• _Reading text_

────────────────

Keir Starmer Appeals to Patriotism and Distances Himself from Corbyn

The Labour leader delivered his digital conference speech as one of his shadow cabinet members indicated he will ditch promises made during his leadership election.
Simon Childs
London, GB
Keir Starmer Appeals to Patriotism and Distances Himself from Corbyn
Labour leader Sir Keir Starmer delivers his keynote speech during the party's online conference from the Danum Gallery in Doncaster. Photo: by Stefan Rousseau - WPA Pool/Getty Image

Labour leader Sir Keir Starmer sought to distance himself from former leader Jeremy Corbyn today, as one of his shadow cabinet members indicated that he will renege on promises made during the leadership election contest.

Delivering his virtual conference speech from Doncaster, Starmer said the party “deserves” to lose the 2019 election, appealed to patriotic values and heavily criticised Prime Minister Boris Johnson for his handling of the coronavirus.


He said: “When you lose an election in a democracy, you deserve to. You don’t look at the electorate and ask them: ‘what were you thinking?; You look at yourself and ask: ‘what were we doing?’”

“It’s time to get serious about winning,” he added.

Appealing to people in historically Labour seats that voted Conservative at the last election, he said, “we hear you. Never again will Labour take you or the things you care about for granted. And I ask you: Take another look at Labour. We’re under new leadership.”

On the Prime Minister, Starmer said: “Tory backbenchers know it. His Cabinet knows it. We all know it. He’s just not serious. He’s just not up to the job. Whenever he encounters a problem, Johnson responds either by wishing it away or by lashing out.”

In personal comments, he added: “While Boris Johnson was writing flippant columns about bendy bananas, I was defending victims and prosecuting terrorists. While he was being sacked by a newspaper for making up quotes, I was fighting for justice and the rule of law.”

He sounded a patriotic note, saying he wanted, “A country in which we put family first. A country that embodies the values I hold dear. Decency, fairness, opportunity, compassion and security. Security for our nation, our families and for all of our communities.”

This patriotic turn was underlined by Foreign Secretary Lisa Nandy when she told BBC Radio 4’s Today programme: “I think you’ll see a real change in tone and approach from the Labour Party. I think you’ve already seen it, that we have set out in a number of areas – including my area of foreign policy – that we stand up for Britain, we stand up for British people, we stand up for British interests and we will always put that first. And that we want to come together now, not just as a party but as a country after a very divisive few years.”


The comments were seen as controversial on social media. “Got it. From now on it will be Britain first,” commented journalist Rachel Shabi on Twitter.

Momentum, a grassroots movement on the left of the Labour party criticised the speech, saying: “Keir Starmer taking the fight to Boris Johnson today is welcome, but after months of the leadership not commenting on policies, Keir Starmer’s speech was a missed opportunity to show substance. If Starmer wants to appeal to working class voters, his pitch should be based on solidarity with the working class and defending their interests, not just slogans and platitudes.

Momentum continued: “Even as Starmer pledged to win back trust, his Shadow Foreign Secretary suggested that he is rowing back on key promises from his leadership campaign to tax the super rich and corporations and to bring key services into public ownership. Breaking your promises to your electorate is no way to win back trust. If Keir Starmer wants to win this country’s confidence, he must show he’s a man of his word, not another careerist politician who will say what is needed to win power and then abandon his promises once he gets there.”

Speaking to the BBC’s Daily Politics programme, Nandy was asked whether Starmer would renege on his leadership election promise to raise corporation tax she said, “I expect so.”

When pressed on whether Starmer had also ditched his promise to nationalise key public infrastructure such as railways, she was vague, saying: “I think giving the public more control over how those things work so that they work in the public interest is right.”

Starmer, who as Shadow Brexit Secretary under Corbyn argued for a second referendum, a policy which contributed to the party’s 2019 election defeat, tried to draw a line under the Brexit debate in today’s speech. “The debate between Leave and Remain is over,” he said. “We’re not going to be a party that keeps banging on about Europe. The Prime Minister has repeatedly promised that he will get a deal. So go on and get one.”

────────────────

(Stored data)
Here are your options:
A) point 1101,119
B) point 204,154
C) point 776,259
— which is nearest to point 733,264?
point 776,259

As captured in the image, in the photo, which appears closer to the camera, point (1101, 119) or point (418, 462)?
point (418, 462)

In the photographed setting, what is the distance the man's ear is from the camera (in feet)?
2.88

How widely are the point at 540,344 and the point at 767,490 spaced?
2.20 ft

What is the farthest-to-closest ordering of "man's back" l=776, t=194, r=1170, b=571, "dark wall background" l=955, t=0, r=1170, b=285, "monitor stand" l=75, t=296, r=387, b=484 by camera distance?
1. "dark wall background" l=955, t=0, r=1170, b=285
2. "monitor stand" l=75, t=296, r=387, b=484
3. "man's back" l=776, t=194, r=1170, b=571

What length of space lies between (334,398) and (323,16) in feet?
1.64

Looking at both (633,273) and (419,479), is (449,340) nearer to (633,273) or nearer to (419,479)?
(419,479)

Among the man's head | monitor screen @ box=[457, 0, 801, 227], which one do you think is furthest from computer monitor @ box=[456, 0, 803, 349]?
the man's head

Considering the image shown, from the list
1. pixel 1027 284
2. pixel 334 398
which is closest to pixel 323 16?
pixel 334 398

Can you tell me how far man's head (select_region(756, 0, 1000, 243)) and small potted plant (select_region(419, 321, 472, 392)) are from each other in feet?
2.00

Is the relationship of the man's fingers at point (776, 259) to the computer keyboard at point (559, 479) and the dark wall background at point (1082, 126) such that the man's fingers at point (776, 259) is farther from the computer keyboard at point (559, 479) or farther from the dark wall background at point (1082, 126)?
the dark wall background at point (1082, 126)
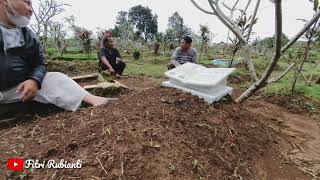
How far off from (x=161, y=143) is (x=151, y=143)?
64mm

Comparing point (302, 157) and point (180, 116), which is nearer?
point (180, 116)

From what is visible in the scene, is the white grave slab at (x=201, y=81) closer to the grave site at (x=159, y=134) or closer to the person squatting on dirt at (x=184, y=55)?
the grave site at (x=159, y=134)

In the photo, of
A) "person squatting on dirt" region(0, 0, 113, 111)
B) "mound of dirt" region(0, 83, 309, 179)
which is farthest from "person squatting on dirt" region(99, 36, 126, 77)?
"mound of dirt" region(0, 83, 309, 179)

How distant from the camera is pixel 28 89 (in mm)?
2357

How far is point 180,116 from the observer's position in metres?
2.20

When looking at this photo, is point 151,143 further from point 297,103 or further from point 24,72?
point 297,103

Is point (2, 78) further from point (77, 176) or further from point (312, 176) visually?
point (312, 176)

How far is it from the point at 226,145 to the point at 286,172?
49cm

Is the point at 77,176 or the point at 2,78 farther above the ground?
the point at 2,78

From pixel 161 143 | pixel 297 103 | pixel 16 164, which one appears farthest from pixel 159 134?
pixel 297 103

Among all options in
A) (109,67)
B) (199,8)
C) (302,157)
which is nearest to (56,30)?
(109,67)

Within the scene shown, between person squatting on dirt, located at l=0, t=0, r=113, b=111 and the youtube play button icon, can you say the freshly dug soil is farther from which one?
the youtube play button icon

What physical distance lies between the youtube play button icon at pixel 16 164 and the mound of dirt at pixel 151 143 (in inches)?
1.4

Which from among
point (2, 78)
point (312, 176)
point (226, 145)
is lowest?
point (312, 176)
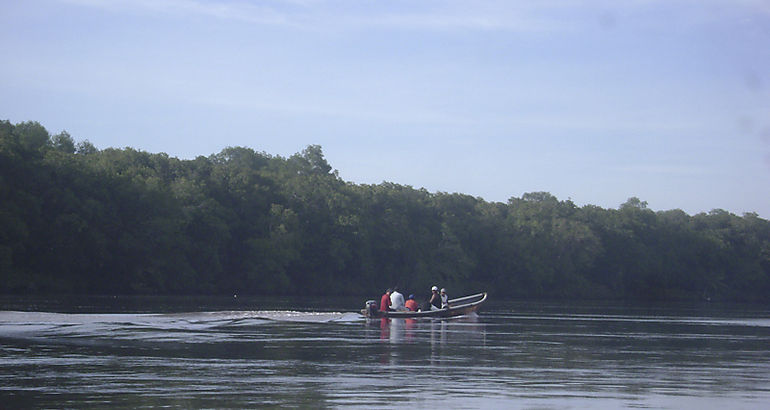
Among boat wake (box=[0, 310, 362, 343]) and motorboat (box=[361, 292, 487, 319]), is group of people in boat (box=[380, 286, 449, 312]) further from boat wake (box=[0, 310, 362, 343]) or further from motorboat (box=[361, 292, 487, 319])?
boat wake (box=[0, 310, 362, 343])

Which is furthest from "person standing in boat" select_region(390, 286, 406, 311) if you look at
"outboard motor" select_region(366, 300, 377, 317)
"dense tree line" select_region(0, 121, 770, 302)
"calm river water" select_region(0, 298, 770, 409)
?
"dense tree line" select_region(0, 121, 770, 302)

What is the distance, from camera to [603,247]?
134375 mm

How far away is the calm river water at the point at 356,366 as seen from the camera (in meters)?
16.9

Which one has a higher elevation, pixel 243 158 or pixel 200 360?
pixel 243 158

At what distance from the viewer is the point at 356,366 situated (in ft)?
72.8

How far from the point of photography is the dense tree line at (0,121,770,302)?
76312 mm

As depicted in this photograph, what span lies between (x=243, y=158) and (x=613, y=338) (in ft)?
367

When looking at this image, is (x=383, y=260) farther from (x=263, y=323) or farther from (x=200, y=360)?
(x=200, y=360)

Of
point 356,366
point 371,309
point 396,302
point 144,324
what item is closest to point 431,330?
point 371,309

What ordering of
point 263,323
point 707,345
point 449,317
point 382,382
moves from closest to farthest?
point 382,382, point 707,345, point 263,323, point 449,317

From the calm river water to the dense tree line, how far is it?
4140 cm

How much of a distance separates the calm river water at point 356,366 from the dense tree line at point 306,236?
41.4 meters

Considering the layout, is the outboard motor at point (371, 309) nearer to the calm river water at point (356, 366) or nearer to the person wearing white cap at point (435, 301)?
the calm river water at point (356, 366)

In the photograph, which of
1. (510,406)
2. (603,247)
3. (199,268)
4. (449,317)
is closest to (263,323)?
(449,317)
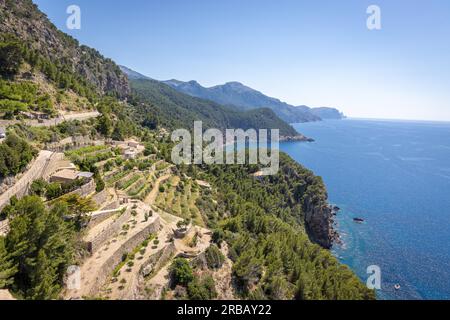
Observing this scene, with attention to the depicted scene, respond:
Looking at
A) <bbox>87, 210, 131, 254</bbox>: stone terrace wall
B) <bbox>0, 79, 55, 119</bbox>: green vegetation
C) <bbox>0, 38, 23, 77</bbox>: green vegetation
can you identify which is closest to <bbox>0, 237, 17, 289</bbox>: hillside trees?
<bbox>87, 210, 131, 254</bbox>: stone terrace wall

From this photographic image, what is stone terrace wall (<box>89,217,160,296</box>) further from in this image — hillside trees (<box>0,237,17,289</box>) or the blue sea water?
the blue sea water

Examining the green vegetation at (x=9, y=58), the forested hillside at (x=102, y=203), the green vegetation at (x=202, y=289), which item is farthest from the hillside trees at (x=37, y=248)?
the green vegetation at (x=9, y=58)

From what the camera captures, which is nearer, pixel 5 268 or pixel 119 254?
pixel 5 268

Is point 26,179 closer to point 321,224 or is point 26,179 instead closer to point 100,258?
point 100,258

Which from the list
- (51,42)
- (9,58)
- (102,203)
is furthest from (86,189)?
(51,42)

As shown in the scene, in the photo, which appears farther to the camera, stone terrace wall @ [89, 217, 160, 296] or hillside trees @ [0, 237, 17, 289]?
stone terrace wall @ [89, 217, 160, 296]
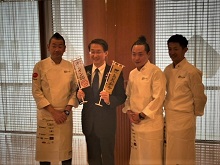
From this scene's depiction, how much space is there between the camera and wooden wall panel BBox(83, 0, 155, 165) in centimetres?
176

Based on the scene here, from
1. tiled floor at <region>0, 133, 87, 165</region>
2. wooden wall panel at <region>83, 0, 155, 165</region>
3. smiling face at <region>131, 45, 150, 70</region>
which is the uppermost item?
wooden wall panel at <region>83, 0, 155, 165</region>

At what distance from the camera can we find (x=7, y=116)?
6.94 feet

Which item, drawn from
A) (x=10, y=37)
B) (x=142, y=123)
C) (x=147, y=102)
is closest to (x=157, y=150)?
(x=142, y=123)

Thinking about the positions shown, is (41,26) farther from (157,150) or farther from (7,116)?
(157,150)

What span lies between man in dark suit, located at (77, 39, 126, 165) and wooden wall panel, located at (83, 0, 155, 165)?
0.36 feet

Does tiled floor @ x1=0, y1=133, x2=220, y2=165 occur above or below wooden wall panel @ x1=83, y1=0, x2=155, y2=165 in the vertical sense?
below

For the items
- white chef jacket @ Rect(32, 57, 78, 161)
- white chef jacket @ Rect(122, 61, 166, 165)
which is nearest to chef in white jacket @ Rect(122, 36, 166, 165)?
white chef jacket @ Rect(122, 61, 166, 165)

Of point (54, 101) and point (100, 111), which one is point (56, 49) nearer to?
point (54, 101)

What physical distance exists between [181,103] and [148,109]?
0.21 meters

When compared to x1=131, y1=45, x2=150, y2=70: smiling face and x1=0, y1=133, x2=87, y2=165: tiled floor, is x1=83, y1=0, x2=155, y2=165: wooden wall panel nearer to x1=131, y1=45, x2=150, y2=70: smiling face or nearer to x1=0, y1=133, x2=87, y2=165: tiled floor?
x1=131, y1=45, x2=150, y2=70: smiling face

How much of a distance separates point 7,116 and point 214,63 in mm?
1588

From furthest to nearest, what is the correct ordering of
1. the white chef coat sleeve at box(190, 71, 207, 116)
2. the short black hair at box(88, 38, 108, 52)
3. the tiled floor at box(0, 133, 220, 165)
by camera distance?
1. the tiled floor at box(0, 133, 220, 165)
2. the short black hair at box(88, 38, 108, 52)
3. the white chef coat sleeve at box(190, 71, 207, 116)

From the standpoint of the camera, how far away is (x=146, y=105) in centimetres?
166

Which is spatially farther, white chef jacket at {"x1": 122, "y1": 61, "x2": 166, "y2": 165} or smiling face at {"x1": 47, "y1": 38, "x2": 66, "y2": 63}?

────────────────

• _Work order 1_
Return the part of the article that opens with the words containing "Momentum, a grassroots" and closes with "slogans and platitudes.", copied without any change.
• _Work order 2_
According to the article, from which town did Starmer deliver his virtual conference speech?
• _Work order 3_
State whether each statement agrees with the article, answering yes or no and quoting the deciding words: (a) Starmer said that a party losing an election in a democracy deserves to lose it. (b) Nandy indicated that she expected Starmer to keep his promise to raise corporation tax. (c) Momentum called Starmer's taking the fight to Boris Johnson welcome.

• _Task result 1_
Momentum, a grassroots movement on the left of the Labour party criticised the speech, saying: “Keir Starmer taking the fight to Boris Johnson today is welcome, but after months of the leadership not commenting on policies, Keir Starmer’s speech was a missed opportunity to show substance. If Starmer wants to appeal to working class voters, his pitch should be based on solidarity with the working class and defending their interests, not just slogans and platitudes.

• _Task result 2_
Doncaster.

• _Task result 3_
(a) Yes: "When you lose an election in a democracy, you deserve to."
(b) No: "Nandy was asked whether Starmer would renege on his leadership election promise to raise corporation tax she said, “I expect so.”"
(c) Yes: "Keir Starmer taking the fight to Boris Johnson today is welcome"